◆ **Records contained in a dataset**
- - - - -
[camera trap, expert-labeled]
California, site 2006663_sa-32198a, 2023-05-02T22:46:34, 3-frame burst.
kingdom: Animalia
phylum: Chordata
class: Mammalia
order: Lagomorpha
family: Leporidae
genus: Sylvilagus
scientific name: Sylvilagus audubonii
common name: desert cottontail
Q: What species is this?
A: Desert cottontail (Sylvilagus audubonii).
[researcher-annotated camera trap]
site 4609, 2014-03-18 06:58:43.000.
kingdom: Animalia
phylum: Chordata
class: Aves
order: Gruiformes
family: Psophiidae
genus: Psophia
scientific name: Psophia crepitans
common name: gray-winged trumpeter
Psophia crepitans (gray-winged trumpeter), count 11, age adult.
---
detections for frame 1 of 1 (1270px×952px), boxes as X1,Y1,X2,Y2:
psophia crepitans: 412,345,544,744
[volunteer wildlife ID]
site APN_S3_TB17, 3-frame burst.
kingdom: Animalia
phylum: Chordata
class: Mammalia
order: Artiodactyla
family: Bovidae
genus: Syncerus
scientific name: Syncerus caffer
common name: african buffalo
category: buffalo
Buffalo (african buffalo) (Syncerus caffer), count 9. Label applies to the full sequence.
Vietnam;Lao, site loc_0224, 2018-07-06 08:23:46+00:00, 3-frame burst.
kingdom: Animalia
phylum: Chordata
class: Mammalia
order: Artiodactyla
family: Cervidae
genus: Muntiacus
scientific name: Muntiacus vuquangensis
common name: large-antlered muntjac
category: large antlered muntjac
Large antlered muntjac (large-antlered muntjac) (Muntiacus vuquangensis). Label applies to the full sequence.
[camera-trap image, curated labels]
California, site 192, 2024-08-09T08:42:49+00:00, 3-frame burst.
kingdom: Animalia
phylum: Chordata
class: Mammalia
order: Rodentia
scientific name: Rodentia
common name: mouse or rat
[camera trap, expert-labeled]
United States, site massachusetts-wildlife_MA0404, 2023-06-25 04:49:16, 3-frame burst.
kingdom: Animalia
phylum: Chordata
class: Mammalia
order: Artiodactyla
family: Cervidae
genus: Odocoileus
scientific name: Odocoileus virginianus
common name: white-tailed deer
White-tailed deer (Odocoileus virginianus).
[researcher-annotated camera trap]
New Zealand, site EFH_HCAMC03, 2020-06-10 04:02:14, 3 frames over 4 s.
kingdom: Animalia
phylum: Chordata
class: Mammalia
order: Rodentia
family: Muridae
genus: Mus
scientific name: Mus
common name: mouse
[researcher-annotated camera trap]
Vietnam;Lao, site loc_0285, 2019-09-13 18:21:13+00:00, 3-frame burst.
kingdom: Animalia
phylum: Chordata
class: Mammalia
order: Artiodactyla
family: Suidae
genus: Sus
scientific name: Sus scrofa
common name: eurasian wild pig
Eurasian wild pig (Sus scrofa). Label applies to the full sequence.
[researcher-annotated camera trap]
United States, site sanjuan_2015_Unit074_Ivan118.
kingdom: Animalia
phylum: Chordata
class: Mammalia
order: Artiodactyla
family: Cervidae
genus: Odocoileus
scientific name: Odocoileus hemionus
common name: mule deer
- - - - -
◆ **EXERCISE**
What you return should be exactly the lines above, starting at the one with "common name: desert cottontail" and ending at the one with "genus: Syncerus", and nothing else.

◆ **YOUR RESPONSE**
common name: desert cottontail
Q: What species is this?
A: Desert cottontail (Sylvilagus audubonii).
[researcher-annotated camera trap]
site 4609, 2014-03-18 06:58:43.000.
kingdom: Animalia
phylum: Chordata
class: Aves
order: Gruiformes
family: Psophiidae
genus: Psophia
scientific name: Psophia crepitans
common name: gray-winged trumpeter
Psophia crepitans (gray-winged trumpeter), count 11, age adult.
---
detections for frame 1 of 1 (1270px×952px), boxes as X1,Y1,X2,Y2:
psophia crepitans: 412,345,544,744
[volunteer wildlife ID]
site APN_S3_TB17, 3-frame burst.
kingdom: Animalia
phylum: Chordata
class: Mammalia
order: Artiodactyla
family: Bovidae
genus: Syncerus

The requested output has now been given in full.